While all of this was happening, Jesus began to reveal more of Himself to me, and the biggest revelation God spoke was that He had me in a certain position for this season for a reason: I needed to be free from the constraints and stress and distraction of a full-time English teaching job in order to be fully present for Him. I needed time to return to my Maker and Creator. Working in a position that didn’t require me to grade assignments on my time off or attend late weekly meetings would free me up to SEEK HIM.
And you know what? When I started doing so, when I began honoring Jesus, He then began transforming my heart.

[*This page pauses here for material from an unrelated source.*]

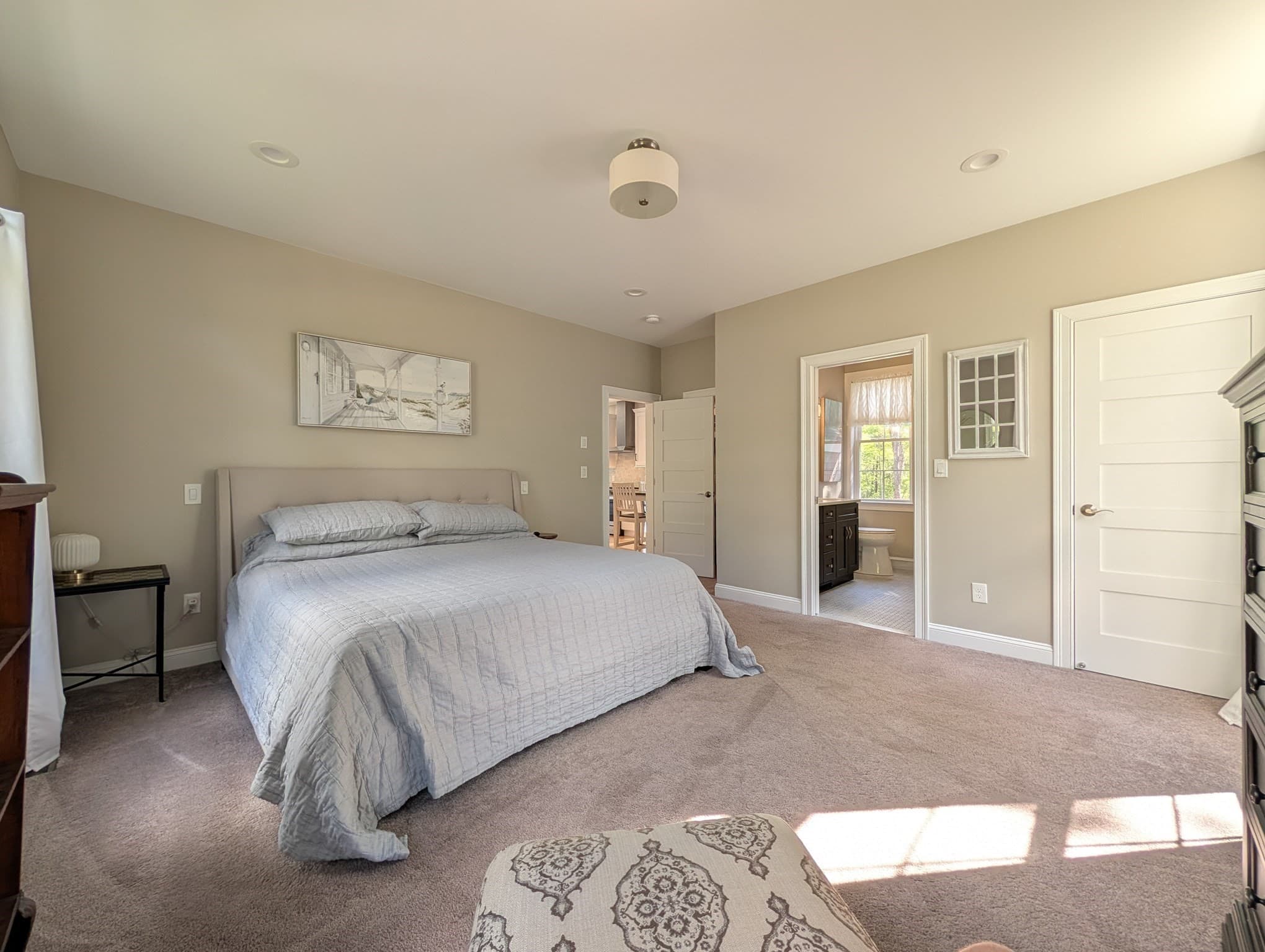 Single Family Residence at 2 Seabiscuit Drive, Plymouth MA 02360, photo 19 of 41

At the start of this school year, I was looking forward to not having the job responsibilities I once did. I knew that I was mentally, physically and spiritually burned out, but felt helpless to do much about it. Why? Because I was indebted to serving the students I was teaching. I would have felt inadequate if I wasn’t giving my all to my job–but ironically, if I was giving my all to my classes, then I wasn’t able to give my all to Jesus. So I took up a new and less demanding classroom role at another school. And it was pretty darn glorious. I didn’t have emails and lessons and grading and the like. I got to school, did my duties, and left with nothing more than my lunch bag and a smile. But soon, I started missing having my own class. I missed teaching coordinating conjunctions and talking about “The Love Song of J. Alfred Prufrock.”
I missed teaching English.
I brought my thoughts to God and cried and asked and searched Him. I fell back to scriptures that talked about the peace of Him transforming my mind and heart, and how when I seek, I shall fine, and when I knock, the door will be opened. I asked for Him to direct my spirit, and that I knew that when I was walking down that straight and narrow road, He would also begin to open up more doors as they appear.

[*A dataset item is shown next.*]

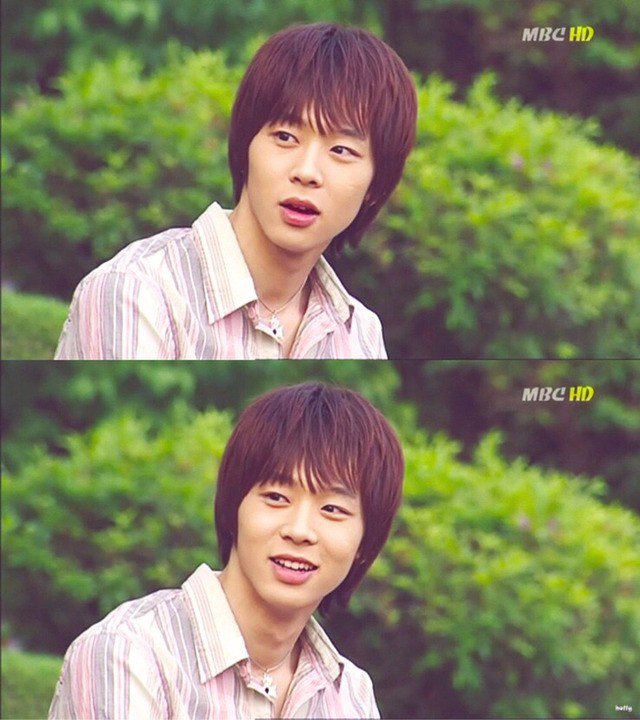 instiz-yoochun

As I write this, it will be the day after I just accepted an offer to teach eighth grade English at the same wonderful school I am currently at. The position starts Monday, just two days away. Am I anxious about beginning so soon? Is there doubt that I can fulfill the job the way I would like? Do I worry about judgment and negativity? Initially, yes, there was so fear. But then Jesus showed me that His timing is greater than anything, that I have control over my thoughts, and that placing me in this teaching role is a part of His design…and He never makes mistakes.
And then I begin realizing that if I just let the love of Jesus shine through me in the classroom and on campus, if I continue to seek Him daily, if I praise and worship Him and give Him glory for all things, then what do I really have to worry about? Living one day in His presence is glorious and wonderful, and if I can share that with students, then I can rest assured that the students I will be educating are attaining wisdom and grace and growth and love.
What does this mean for the blog? It means I probably will not be spending as much time writing because I will be busy with this transition. My hope is that I will be able to spend at least once a month sharing more about how God is continuing to direct me in this season. So for now, thank you for reading. Thank you for a being a part of this journey. Thank you for allowing me to be a conduit of what the Holy Spirit is doing…and I hope you have been blessed.